Sous elles, la campagne défilait doucement. Les champs moissonnés étaient gris clair, les bois étaient noirs, et les rivières faisaient de longs rubans luisants sous les étoiles. Un clocher passa, puis un autre. On entendait parfois un chien, très loin, qui ne s'adressait à personne.
Filoche compta ses tours d'aile jusqu'à sept, par habitude. À sept, elle allait très bien. Elle compta jusqu'à vingt. Elle allait toujours très bien. Alors elle arrêta de compter, et ce fut le plus beau moment du voyage.
La nuit qui porte
Vers le milieu de la nuit, l'escadrille tourna lentement. Marceau glissa vers l'arrière, et une jeune femelle prit la pointe.
— On change, dit-il en passant près de Filoche. Ça, c'est le secret : personne ne porte tout, tout le temps.
Le ciel devint plus vaste, plus tranquille. On voyait maintenant la mer très loin devant, une ligne pâle qui bougeait à peine.
Filoche laissa ses ailes trouver leur propre rythme. Un coup, deux glissés. Un coup, deux glissés. C'était comme une berceuse qu'on fait avec son corps.
Églantine, devant, volait sans un mot. Vinet, à droite, avait fermé un œil — les oiseaux savent faire cela, dormir d'une moitié de tête pendant que l'autre veille.
— On arrive quand ? demanda Filoche, d'une petite voix déjà molle.
— Dans trois nuits, dit Églantine. Ne pense pas à l'arrivée. Pense au coup d'aile suivant.
Filoche pensa au coup d'aile suivant. Puis au suivant. Puis elle ne pensa plus à rien du tout.

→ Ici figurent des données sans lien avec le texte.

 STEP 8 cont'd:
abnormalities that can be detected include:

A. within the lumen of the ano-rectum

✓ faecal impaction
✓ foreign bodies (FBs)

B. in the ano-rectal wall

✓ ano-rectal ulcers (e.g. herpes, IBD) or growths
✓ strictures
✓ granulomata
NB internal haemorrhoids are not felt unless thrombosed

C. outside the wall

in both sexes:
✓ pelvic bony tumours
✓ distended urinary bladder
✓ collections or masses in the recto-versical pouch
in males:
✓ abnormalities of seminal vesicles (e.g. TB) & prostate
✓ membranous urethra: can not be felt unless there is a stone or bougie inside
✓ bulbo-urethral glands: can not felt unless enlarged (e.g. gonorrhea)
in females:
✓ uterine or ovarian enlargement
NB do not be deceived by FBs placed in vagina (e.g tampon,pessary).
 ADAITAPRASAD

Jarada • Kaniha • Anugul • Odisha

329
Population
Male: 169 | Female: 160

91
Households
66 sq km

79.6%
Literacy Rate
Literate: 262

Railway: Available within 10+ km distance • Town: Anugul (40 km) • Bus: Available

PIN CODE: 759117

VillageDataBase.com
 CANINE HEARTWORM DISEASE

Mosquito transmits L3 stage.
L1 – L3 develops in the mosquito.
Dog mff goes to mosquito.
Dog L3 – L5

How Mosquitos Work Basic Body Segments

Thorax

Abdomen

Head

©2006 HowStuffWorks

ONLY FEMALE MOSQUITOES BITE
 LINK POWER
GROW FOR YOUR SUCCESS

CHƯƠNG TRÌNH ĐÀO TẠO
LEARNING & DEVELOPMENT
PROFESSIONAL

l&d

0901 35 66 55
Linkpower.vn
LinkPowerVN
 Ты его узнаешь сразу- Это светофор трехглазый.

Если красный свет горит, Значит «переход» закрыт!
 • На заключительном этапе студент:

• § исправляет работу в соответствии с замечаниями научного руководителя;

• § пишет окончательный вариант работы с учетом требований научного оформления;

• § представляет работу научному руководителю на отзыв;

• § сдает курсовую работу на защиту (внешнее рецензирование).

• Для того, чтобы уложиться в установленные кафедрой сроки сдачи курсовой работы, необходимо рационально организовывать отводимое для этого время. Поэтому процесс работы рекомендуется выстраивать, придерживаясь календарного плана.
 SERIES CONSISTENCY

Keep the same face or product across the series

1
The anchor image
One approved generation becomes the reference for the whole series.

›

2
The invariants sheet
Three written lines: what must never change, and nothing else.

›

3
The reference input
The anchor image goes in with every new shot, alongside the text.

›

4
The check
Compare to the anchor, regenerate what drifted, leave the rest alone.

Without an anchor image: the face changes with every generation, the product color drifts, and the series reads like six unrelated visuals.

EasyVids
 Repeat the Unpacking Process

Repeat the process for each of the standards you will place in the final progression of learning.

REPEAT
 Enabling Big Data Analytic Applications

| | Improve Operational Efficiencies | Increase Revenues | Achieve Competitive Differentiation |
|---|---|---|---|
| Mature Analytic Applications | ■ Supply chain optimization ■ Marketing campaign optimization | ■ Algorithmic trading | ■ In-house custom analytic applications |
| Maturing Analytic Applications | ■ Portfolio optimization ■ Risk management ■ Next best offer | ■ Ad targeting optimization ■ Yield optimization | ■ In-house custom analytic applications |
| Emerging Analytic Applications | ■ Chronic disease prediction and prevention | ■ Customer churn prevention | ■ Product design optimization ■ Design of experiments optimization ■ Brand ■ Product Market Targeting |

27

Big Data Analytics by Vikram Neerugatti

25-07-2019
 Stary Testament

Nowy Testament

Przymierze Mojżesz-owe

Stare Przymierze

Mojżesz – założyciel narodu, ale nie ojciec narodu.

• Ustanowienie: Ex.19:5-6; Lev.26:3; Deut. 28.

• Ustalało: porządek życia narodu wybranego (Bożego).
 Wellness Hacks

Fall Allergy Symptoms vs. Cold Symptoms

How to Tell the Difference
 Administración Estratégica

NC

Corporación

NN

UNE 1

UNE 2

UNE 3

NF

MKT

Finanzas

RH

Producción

Elle volait au creux de cent hirondelles, dans un air tout ouvert, tiède du battement des autres. Devant, le dos d'Églantine montait et descendait, montait et descendait, comme une poitrine qui respire.
En dessous, la terre dormait. Au-dessus, les étoiles avançaient dans le même sens qu'elles.
Filoche ferma les yeux un instant, juste un instant, et l'air continua de la porter.
Un coup d'aile. Deux glissés. Un coup d'aile. Deux glissés.
Bonne nuit, petite hirondelle. La nuit te tient.